Mining activity in the Kimberley has a long history, commencing with the discovery of gold near Halls Creek in 1885. Construction of 250188_139_Argyle_Diamond_Minean iron ore mine on Cockatoo Island began in 1944, with the first shipments of iron ore made in 1951. In the 1980s, diamonds and zinc/lead deposits were discovered and mines were commissioned at Argyle (diamonds) and Cadjebut (zinc/lead). Further exploration for a variety of resources, including gold near Halls Creek, continues.

The total value of resources commodities in the Kimberley was $1.02 billion in 2010/11. The main contributors were iron ore ($430 million), diamonds and crude oil ($305 million), nickel, copper and cobalt ($222 million) and gold ($58 million).

Geographically the Shire of Derby West Kimberley produced $510 million in 2010/11 followed by the Shire of Halls Creek ($280 million), the Shire of Wyndham East Kimberley ($226 million) and the Shire of Broome ($6 million).



 The Kimberley accounts for all of Western Australia’s diamond production and produces around 90%  of the worlds pink diamonds. Diamonds are produced near Lake Argyle and at Ellendale in the Shire  of Derby-West Kimberley. Diamonds & crude oil was valued at $306.6 million in 2009-10, that made  up 37% of the mining production.

▸ Data extract
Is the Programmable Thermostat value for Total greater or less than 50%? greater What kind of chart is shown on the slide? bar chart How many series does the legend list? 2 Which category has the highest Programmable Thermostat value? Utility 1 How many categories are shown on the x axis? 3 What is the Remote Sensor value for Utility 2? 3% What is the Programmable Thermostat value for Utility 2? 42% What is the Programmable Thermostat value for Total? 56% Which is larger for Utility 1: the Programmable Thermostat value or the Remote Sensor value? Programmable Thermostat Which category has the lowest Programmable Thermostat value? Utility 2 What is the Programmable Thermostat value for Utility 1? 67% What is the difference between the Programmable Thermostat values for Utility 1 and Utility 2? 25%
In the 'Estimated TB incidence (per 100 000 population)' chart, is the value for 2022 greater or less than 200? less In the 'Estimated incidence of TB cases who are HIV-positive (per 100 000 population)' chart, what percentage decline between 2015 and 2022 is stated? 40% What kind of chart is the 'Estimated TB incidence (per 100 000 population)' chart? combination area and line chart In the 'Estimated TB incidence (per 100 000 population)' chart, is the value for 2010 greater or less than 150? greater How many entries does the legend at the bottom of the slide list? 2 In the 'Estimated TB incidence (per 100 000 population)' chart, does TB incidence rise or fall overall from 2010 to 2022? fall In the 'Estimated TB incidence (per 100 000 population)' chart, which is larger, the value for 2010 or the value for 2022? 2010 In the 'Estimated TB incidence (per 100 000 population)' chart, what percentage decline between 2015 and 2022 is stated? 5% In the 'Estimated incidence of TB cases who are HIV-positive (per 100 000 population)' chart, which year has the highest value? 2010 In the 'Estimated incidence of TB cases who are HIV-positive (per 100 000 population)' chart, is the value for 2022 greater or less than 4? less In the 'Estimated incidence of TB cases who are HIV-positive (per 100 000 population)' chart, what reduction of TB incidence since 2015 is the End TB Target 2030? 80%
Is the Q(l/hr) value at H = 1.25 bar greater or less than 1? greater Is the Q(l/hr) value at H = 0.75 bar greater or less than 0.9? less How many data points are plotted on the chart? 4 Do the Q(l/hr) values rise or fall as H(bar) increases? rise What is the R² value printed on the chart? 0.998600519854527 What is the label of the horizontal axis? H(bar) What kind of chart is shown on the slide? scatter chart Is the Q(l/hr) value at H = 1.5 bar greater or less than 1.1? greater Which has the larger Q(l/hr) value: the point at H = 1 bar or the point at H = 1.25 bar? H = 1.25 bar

▸ Problems and tasks
• 1. According to the text on Kimberley mining, what was the total value of resources commodities in the Kimberley in 2010/11?
• 2. Proceed with the text on Kimberley mining, writing on from its final sentence.
The listing is material separate from the text on Kimberley mining.

▸ Your written answers
• 1. $1.02 billion

• 2.
Rio Tinto’s Argyle Diamond Mine (ADM) remains a leading world producer of diamonds, producing  99.6 per cent of Australia’s lower-grade diamonds and approximately 25 per cent of the world’s  diamonds by volume. Small volumes of high quality diamonds are also produced. The company’s  main plant was commissioned in 1985 at a cost of $430 million, and is located south east of  Kununurra near Lake Argyle.

In December 2005, Rio Tinto approved ADM’s proposed underground mine development. The US$760  million block cave underground project is expected to extend operation from 2007 to about 2020.

Kimberley Diamond Company’s Ellendale mine is another major diamond operation in the Region.  The Ellendale Lamproite field is located 130km east-south-east of Derby. Mining operation  commenced in mid-2002 and production is expected to increase following the expansion of the  diamond production facility in Ellendale Pipe 9.

Exploration of additional diamond prospects at Blina, Beta Creek and North King George and marine  diamonds to the north of Wyndham continues. It is highly likely that rapid expansion of the  Kimberley’s offshore oil and gas will occur over the next few years, necessitating further infrastructure  development to service the industry, at appropriate locations.

The estimated value of iron ore, nickel and cobalt in 2009-10 was $439.0. The construction of the Sally Malay nickel project, 120 kilometres north of Halls Creek, was completed in early 2004. The project consists of an open-cut and underground mining venture with the ore processed at a capacity of 750,000 tonne per annum. Bulk nickel/copper/cobalt concentrate is transported by road to the Port of Wyndham for export to China. The $50 million project is estimated to have a life of 5.5 years and employed around 150 personnel during construction, with 120 employed during operation.

Iron Ore
Iron ore mining in the Kimberley occurs on Cockatoo Island, 140 kilometres north of Derby. The site previously produced 68 million tonnes of high-grade iron ore between 1959 and 1993 when it was operated by BHP-Billiton. All of the iron ore mined in the Region is exported. Iron ore mining on nearby Koolan Island recommenced production in late 2006.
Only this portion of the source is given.